- Task description: Rewrite the material below as a JSON list of strings, one string per line, leaving out blank lines and the pictures.

>> START Data extract

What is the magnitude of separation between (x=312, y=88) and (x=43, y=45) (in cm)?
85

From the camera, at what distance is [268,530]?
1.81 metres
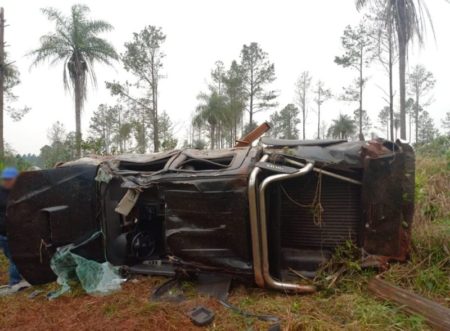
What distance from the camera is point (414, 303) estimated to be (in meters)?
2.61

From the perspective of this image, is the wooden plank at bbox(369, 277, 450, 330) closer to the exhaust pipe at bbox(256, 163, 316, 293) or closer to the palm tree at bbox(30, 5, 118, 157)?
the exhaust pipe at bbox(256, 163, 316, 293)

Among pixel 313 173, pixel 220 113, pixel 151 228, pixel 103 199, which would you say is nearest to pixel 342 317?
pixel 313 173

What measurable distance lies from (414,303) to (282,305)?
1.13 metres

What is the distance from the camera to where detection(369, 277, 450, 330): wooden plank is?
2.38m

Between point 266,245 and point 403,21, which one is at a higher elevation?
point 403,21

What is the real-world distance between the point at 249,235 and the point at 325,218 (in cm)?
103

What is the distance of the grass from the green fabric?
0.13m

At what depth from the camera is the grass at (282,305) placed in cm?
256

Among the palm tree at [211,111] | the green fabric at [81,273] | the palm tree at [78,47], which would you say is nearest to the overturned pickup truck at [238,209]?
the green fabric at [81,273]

>> END Data extract

- Solution to this problem:
[
  "What is the magnitude of separation between (x=312, y=88) and (x=43, y=45) (in cm)?",
  "85",
  "From the camera, at what distance is [268,530]?",
  "1.81 metres",
  "What distance from the camera is point (414, 303) estimated to be (in meters)?",
  "2.61",
  "From the perspective of this image, is the wooden plank at bbox(369, 277, 450, 330) closer to the exhaust pipe at bbox(256, 163, 316, 293) or closer to the palm tree at bbox(30, 5, 118, 157)?",
  "the exhaust pipe at bbox(256, 163, 316, 293)",
  "Among pixel 313 173, pixel 220 113, pixel 151 228, pixel 103 199, which would you say is nearest to pixel 342 317?",
  "pixel 313 173",
  "What measurable distance lies from (414,303) to (282,305)?",
  "1.13 metres",
  "What is the distance from the camera to where detection(369, 277, 450, 330): wooden plank is?",
  "2.38m",
  "Between point 266,245 and point 403,21, which one is at a higher elevation?",
  "point 403,21",
  "What is the real-world distance between the point at 249,235 and the point at 325,218 (in cm)?",
  "103",
  "What is the distance of the grass from the green fabric?",
  "0.13m",
  "At what depth from the camera is the grass at (282,305) placed in cm?",
  "256",
  "Among the palm tree at [211,111] | the green fabric at [81,273] | the palm tree at [78,47], which would you say is nearest to the overturned pickup truck at [238,209]?",
  "the green fabric at [81,273]"
]